WHAT IS NEEDED:
The response should contain only the line with "Gamescom 2021 - annonce" and every line after it to the end of the listing below, duplicated exactly; no picture belongs in it.

SOURCE DATA:
* * * * * * *
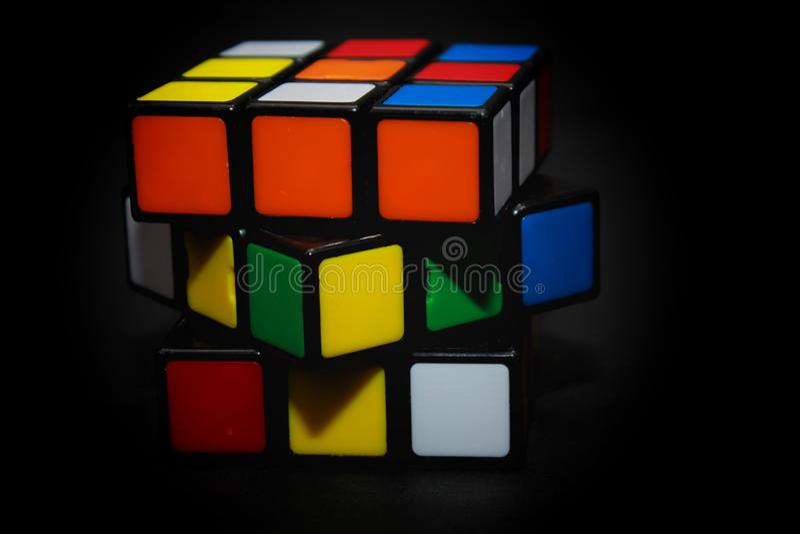 Il cubo di Rubik immagini stock libere da diritti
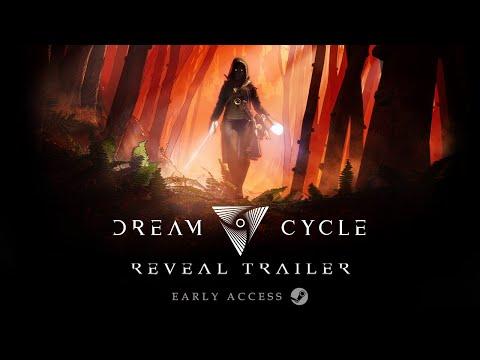 Gamescom 2021 - annonce du jeu de Dream Cycle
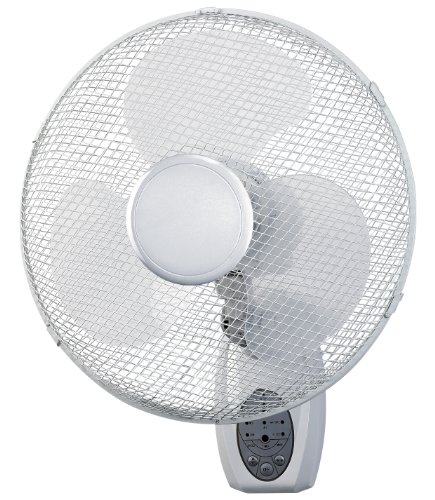 Hurrican Wand Ventilator / BLT Wand Ventilator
* * * * * * *
RESPONSE TO THIS EXERCISE:
 Gamescom 2021 - annonce du jeu de Dream Cycle
 Hurrican Wand Ventilator / BLT Wand Ventilator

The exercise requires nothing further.